CONSEGNA 1:
Stabilisci se ciascuna affermazione concorda con il testo sull'economia europea, rispondendo sì o no e riportando alla lettera le parole decisive: (a) i risultati sperati di Next Generation EU sono garantiti; (b) per l'economia si indicano tre fronti prioritari su cui intervenire; (c) l'Ue soffre della debolezza di essere una potenza economica con scarso potere politico.
CONSEGNA 2:
Trascrivi fedelmente dal testo sull'economia europea il passo che comincia con "Per l’economia si" e finisce con "edito dal Mulino.".

== TESTO DA ANALIZZARE ==

Next Generation EU potrebbe cambiare davvero l’Europa. Ma non è affatto scontato che produrrà i risultati sperati. Molto dipenderà da come i Paesi membri sapranno utilizzare questa opportunità e dalle politiche economiche che adotteranno di qui ai prossimi anni per allocare le risorse disponibili. Il loro ruolo sarà fondamentale. Soprattutto gli stati come l’Italia, che più beneficeranno delle risorse comunitarie.
La seconda sfida fondamentale, sempre dal punto di vista economico, è relativa al rafforzamento della presenza europea nel mondo, per promuovere una “Europa vitale in un mondo fragile”, come ha detto von der Leyen nel suo discorso. Il rischio oggi è che in un’economia mondiale in corso di frantumazione, a seguito della spinta di sovranismi e nazionalismi in ascesa un po’ ovunque, l’Ue finisca relegata in una posizione marginale stritolata dallo scontro in atto tra Usa e Cina. Anche per la strutturale debolezza di essere una potenza economica con scarso potere politico. Per evitarlo si tratta di cogliere l’opportunità del nuovo mondo del post-Covid per ridefinire un ruolo più autonomo e sovrano dell’Europa a livello internazionale.
Per l’economia si possono individuare tre fronti prioritari su cui intervenire – come sosteniamo con Pier Carlo Padoan in un libro L’Economia Europea. Tra crisi e rilancio di prossima uscita edito dal Mulino.
Innanzitutto, è necessario correggere l’attuale eccessiva dipendenza dalle esportazioni e dai surplus commerciali della crescita europea, come avvenuto nell’ultimo decennio, dando più spazio agli investimenti e al mercato interno europeo. Al riguardo Green Deal e trasformazione digitale possono offrire grandi opportunità.

===
== MATERIALE FORNITO ==

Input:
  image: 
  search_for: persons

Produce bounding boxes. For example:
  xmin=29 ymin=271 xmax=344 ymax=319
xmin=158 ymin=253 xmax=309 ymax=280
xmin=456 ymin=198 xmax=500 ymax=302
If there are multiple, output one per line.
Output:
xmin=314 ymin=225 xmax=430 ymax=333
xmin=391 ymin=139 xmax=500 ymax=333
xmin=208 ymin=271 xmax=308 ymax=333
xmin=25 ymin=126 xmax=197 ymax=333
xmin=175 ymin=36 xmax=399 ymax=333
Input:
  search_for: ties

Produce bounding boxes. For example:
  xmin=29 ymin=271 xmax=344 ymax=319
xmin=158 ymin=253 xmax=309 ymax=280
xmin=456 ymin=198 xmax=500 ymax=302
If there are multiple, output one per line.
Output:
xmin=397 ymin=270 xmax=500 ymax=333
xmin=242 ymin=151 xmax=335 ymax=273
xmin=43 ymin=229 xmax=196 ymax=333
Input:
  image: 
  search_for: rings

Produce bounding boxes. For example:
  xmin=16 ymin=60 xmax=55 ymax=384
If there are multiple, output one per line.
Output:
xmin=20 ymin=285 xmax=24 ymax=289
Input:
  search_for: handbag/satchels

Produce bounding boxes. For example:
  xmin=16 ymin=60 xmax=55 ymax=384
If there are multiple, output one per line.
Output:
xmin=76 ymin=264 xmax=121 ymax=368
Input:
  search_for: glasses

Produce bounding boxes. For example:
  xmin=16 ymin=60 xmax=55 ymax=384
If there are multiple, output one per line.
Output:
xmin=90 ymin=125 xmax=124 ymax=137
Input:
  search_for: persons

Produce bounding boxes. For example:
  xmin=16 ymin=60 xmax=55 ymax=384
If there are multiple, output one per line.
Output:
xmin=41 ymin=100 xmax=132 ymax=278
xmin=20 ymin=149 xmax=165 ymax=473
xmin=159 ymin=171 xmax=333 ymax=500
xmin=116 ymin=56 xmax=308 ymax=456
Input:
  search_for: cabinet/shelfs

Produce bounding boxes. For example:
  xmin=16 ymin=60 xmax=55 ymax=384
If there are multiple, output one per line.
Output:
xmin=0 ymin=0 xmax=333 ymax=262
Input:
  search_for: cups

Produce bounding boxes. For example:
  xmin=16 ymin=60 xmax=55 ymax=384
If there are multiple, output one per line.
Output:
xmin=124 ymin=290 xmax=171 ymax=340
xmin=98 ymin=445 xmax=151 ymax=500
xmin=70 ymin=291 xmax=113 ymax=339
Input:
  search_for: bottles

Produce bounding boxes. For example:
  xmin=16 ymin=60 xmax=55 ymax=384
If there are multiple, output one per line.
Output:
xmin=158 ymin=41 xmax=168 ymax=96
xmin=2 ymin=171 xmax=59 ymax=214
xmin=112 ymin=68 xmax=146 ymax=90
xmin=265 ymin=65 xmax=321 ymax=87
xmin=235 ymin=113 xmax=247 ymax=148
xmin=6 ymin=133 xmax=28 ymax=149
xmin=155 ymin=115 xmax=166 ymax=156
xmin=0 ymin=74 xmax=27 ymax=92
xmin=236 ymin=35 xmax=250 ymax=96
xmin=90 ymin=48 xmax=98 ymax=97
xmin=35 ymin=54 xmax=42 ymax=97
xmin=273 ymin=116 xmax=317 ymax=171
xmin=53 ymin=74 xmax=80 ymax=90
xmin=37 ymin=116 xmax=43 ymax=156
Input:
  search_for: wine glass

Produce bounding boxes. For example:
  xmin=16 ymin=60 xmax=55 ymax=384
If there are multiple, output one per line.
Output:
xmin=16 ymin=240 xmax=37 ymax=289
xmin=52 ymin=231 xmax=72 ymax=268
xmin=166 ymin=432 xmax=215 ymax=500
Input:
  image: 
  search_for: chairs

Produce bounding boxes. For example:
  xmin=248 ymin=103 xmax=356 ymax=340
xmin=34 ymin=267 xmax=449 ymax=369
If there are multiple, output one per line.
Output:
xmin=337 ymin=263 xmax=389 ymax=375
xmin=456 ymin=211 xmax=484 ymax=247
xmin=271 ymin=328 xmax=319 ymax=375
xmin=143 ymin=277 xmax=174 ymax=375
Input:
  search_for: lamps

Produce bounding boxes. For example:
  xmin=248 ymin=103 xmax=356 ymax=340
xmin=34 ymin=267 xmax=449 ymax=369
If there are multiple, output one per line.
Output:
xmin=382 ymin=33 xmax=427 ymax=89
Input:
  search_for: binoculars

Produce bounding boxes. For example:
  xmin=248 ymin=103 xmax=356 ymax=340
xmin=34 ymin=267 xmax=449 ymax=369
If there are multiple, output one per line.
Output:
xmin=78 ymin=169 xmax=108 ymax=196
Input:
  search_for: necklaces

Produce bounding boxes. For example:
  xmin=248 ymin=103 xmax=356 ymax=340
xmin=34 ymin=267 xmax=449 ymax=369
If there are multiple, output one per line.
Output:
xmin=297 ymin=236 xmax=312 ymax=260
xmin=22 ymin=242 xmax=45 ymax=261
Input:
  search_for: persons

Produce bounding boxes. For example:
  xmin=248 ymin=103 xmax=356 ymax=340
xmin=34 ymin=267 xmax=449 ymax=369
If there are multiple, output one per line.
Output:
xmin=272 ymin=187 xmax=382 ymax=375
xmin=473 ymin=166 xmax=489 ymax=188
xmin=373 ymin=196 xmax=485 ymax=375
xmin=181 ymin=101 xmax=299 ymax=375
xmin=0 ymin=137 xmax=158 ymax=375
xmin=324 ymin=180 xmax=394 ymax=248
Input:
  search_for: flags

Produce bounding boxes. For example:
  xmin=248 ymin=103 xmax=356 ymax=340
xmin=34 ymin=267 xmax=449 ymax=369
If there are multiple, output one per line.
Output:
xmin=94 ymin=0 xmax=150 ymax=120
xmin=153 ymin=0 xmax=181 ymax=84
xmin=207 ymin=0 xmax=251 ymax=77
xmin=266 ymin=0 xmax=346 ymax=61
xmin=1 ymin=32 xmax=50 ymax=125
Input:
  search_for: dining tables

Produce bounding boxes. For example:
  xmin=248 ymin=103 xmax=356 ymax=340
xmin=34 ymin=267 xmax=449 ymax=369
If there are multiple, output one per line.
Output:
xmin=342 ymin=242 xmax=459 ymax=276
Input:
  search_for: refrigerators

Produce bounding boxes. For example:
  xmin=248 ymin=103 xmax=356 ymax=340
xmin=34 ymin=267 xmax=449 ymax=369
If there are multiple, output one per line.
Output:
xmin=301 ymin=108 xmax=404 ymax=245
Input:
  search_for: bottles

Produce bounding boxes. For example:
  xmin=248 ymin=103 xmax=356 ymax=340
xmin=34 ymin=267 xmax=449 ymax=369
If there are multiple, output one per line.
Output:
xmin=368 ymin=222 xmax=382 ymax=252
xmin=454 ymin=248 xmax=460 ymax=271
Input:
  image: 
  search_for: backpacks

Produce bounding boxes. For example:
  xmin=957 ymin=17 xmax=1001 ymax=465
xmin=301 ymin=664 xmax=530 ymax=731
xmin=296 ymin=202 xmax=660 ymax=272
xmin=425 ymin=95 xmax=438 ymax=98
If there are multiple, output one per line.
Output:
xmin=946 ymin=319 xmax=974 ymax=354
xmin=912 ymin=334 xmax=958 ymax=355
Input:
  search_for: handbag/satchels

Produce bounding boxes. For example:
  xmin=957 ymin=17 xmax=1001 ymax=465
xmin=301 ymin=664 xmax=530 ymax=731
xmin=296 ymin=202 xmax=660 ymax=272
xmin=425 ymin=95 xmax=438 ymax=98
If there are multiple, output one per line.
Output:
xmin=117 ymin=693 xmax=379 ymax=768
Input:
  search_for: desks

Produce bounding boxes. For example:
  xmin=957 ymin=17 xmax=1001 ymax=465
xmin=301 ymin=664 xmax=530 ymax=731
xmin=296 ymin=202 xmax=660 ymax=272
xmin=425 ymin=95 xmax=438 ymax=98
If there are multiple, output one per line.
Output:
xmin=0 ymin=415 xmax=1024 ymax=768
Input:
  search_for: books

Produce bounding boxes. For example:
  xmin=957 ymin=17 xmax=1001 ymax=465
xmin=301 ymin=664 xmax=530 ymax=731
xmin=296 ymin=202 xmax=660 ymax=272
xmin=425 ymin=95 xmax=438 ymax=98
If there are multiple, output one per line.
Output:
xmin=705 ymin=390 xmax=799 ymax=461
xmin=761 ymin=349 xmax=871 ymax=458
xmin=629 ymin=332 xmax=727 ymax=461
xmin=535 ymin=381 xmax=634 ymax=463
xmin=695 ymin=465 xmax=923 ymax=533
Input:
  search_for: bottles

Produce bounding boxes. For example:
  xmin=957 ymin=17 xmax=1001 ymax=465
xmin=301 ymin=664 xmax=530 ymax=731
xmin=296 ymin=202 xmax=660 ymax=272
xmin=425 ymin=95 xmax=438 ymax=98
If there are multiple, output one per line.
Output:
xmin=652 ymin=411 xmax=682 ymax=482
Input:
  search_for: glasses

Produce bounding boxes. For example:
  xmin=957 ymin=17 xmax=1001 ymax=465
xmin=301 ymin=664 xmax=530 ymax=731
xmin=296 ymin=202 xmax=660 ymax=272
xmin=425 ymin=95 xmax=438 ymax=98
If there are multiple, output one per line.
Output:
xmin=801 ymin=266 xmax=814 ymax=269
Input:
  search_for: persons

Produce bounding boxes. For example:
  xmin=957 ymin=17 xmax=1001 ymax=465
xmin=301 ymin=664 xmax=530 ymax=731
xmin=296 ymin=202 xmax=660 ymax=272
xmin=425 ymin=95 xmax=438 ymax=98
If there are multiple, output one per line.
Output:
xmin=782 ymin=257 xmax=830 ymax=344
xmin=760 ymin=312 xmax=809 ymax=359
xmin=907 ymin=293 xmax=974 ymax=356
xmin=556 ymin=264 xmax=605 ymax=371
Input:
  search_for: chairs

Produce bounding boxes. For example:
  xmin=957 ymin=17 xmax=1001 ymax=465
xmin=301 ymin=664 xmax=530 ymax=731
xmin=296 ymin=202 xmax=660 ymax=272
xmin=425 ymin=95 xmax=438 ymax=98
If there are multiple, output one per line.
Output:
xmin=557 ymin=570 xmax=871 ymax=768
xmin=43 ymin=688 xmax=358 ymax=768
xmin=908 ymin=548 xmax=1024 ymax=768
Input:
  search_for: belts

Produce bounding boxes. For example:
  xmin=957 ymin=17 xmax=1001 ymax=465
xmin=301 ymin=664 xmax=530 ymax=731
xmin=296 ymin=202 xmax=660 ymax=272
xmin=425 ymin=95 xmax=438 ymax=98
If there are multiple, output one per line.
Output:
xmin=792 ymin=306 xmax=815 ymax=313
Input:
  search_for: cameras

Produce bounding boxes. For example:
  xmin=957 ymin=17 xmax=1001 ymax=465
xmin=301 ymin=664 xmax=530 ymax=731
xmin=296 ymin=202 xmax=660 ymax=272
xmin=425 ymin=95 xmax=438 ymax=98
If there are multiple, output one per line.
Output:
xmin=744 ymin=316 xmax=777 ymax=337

===

RISPOSTA 1:
(a) No: "non è affatto scontato che produrrà i risultati sperati"
(b) Sì: "si possono individuare tre fronti prioritari su cui intervenire"
(c) Sì: "la strutturale debolezza di essere una potenza economica con scarso potere politico"

RISPOSTA 2:
Per l’economia si possono individuare tre fronti prioritari su cui intervenire – come sosteniamo con Pier Carlo Padoan in un libro L’Economia Europea. Tra crisi e rilancio di prossima uscita edito dal Mulino.